I wouldn’t say it’s necessary but it feels better to me when putting a knife back on the rack. I don’t like the “thwack” you get with some wooden racks. I have tried several and the Piotr is very solid but if I need to slide the knife some to make a minor adjustment I can.


----------



## GBT-Splint (Dec 18, 2020)

RonB said:


> OK - having just made a knife rack for our son, I may actually be able to contribute to this topic, (or not...  ).
> 
> The magnets need to be strong enough to hold knives through whatever material you use be it wood or leather covered wood. The magnetic force should not be strong enough to make it difficult to remove a knife, and as mentioned above, the magnets should be equally spaced. Anyone with the tools can make one, but getting it right is not guaranteed. So I'd stick with someone who has a good reputation for making this type of rack. Or at least a good return policy.
> 
> And good magnets ain't cheap. Most of the ones sold on Amazon won't hack it...

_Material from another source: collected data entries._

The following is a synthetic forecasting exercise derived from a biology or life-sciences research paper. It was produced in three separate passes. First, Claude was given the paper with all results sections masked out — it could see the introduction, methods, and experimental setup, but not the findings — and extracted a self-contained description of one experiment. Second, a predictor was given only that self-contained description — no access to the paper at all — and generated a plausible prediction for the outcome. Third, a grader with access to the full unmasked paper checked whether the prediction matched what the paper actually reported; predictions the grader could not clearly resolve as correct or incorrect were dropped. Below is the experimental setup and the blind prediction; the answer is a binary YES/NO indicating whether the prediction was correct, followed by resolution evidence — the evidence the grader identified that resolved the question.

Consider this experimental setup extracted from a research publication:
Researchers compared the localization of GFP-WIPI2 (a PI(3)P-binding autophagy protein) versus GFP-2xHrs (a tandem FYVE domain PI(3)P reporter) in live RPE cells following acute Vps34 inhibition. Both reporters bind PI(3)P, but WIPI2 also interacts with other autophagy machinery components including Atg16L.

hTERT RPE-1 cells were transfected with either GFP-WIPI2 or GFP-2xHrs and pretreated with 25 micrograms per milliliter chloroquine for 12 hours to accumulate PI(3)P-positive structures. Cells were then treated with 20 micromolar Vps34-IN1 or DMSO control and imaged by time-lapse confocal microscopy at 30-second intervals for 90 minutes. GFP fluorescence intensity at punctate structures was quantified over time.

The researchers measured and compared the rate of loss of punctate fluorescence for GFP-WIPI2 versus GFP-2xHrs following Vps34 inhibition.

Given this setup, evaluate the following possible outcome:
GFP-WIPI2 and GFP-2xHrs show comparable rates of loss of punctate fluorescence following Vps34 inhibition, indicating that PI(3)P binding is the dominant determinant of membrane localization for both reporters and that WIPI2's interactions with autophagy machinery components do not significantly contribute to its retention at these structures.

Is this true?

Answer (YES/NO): NO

It's a very good job you did there ! I wish I had the tools to make one myself (and the skills). Out of curiosity, what dit it cost you to build this ? Except precious time


----------



## GBT-Splint (Dec 18, 2020)

Wahnamhong said:


> The magnet is just right. Easy to remove knives while keeping them secure on the rack. Also no issues with the kurouchi rubbing off, not even on my Rosle rack.
> 
> If you’re in Europe, meesterslijpers.nl has the 50cm for just 120 euro.

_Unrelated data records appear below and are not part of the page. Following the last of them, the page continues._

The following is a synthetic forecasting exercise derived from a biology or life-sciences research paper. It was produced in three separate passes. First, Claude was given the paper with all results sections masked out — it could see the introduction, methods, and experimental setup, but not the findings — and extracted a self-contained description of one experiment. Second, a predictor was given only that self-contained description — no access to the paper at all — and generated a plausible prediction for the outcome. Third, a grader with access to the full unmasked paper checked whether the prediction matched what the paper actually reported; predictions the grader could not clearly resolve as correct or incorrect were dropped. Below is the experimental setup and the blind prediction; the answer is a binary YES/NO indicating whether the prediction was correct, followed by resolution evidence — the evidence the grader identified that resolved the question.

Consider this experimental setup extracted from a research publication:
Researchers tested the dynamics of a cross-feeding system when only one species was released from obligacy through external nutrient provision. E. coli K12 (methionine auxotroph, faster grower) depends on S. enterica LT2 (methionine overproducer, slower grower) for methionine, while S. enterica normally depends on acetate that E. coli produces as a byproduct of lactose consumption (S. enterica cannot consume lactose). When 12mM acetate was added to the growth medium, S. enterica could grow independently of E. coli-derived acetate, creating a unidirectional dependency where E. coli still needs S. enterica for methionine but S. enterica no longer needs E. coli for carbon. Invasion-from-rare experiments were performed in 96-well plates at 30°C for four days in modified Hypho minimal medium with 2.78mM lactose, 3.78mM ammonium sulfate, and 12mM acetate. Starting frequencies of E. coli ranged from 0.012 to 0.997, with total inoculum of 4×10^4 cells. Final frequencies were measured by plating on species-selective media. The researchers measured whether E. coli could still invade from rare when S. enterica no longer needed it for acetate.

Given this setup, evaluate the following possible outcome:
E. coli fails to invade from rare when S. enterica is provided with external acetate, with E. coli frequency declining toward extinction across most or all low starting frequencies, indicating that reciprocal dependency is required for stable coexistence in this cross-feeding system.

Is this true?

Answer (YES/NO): NO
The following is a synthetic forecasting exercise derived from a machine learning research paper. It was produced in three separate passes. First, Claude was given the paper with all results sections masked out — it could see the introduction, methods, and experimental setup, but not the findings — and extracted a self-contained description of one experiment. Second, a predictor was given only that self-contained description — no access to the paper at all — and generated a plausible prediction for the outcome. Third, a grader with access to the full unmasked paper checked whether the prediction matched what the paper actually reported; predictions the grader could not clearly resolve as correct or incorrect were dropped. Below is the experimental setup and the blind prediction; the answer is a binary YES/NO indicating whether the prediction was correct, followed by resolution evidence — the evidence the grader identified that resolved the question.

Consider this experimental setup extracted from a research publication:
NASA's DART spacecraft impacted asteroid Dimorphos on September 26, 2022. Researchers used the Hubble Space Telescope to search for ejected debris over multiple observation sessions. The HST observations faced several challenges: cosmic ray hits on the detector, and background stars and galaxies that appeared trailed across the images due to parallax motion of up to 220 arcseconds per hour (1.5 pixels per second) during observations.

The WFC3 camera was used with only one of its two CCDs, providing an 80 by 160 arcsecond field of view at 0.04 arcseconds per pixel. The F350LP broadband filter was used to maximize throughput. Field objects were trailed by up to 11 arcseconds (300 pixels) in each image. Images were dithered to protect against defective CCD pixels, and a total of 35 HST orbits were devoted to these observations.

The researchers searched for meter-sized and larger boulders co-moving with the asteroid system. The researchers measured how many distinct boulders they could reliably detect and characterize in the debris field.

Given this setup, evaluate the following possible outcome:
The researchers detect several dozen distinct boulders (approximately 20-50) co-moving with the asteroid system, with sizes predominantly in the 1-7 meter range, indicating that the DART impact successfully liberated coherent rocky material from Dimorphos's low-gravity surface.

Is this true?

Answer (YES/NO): YES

Ok thank you I'm strongly considering the piotr now and thanks for the website it's considerably cheaper there !  I will probably buy a piotr and one of the ones I have seen too if I can't decide


----------



## GBT-Splint (Dec 18, 2020)

Horsemover said:


> From my experience it takes some trial and error to get the screws to the perfect depth so that the rack stays tight to the wall.

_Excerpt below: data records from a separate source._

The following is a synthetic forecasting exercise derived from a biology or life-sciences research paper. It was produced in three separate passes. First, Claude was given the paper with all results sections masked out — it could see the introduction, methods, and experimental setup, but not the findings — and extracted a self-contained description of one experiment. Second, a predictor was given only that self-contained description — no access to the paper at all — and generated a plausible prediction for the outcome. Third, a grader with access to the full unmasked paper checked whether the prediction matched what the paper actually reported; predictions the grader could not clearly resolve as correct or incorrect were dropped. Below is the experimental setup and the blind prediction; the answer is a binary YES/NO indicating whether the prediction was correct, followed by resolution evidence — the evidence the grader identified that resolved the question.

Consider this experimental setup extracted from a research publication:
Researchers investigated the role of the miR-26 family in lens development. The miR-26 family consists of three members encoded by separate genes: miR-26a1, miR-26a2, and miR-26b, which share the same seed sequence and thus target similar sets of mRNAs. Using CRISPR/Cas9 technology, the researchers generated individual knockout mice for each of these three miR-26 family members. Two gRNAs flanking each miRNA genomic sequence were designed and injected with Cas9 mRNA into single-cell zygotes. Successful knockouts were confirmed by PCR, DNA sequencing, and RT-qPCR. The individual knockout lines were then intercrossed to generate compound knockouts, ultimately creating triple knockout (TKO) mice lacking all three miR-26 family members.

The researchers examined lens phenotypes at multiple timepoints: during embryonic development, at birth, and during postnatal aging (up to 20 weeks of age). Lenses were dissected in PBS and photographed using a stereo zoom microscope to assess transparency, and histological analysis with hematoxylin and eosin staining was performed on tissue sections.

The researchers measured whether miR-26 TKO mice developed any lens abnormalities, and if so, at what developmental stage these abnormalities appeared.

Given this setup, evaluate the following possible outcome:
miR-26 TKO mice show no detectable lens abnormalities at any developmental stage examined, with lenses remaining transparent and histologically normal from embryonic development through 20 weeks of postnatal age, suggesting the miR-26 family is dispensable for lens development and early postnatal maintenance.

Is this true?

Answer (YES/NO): NO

Thanks for the insight on this !


----------



## Johan Grönstedt (Dec 18, 2020)

Knife block Magnetic knife rack Walnut knife holder Wall | Etsy I bought this by custom lenght 1 M and double the magnets and couldn't be happier! Even got to choose what slab he was going to use. Very good guy, great finish, not that expensive, payed roughly $150 for it incl. shipping.


----------



## drsmp (Dec 18, 2020)

I have Piotr wall strip as well as countertop model. Both are great. Once screws are right depth the wall strip is pretty much locked in. I’ve found going spine first on works best putting knives on the strip. Remove by rotating towards spine then lifting off


----------



## TM001 (Dec 18, 2020)

drsmp said:


> I have Piotr wall strip as well as countertop model. Both are great. Once screws are right depth the wall strip is pretty much locked in. I’ve found going spine first on works best putting knives on the strip. Remove by rotating towards spine then lifting off



This for putting knives on and taking the off

I have two magnetic strips: MOC Woodworks (order direct, M.O.C. Woodworks Wood Magnetic knife holder) and Woodsom (can order direct or from Amazon), both have good strong magnetics and come in a variety of nice woods. I would agree with other posters, most Amazon sold ones probably do not have as good of magnets but the Woodsom sold on Amazon does. The MOC Woodworks is better made with better grade of wood, also more expensive. Not sure if you can get these in Europe.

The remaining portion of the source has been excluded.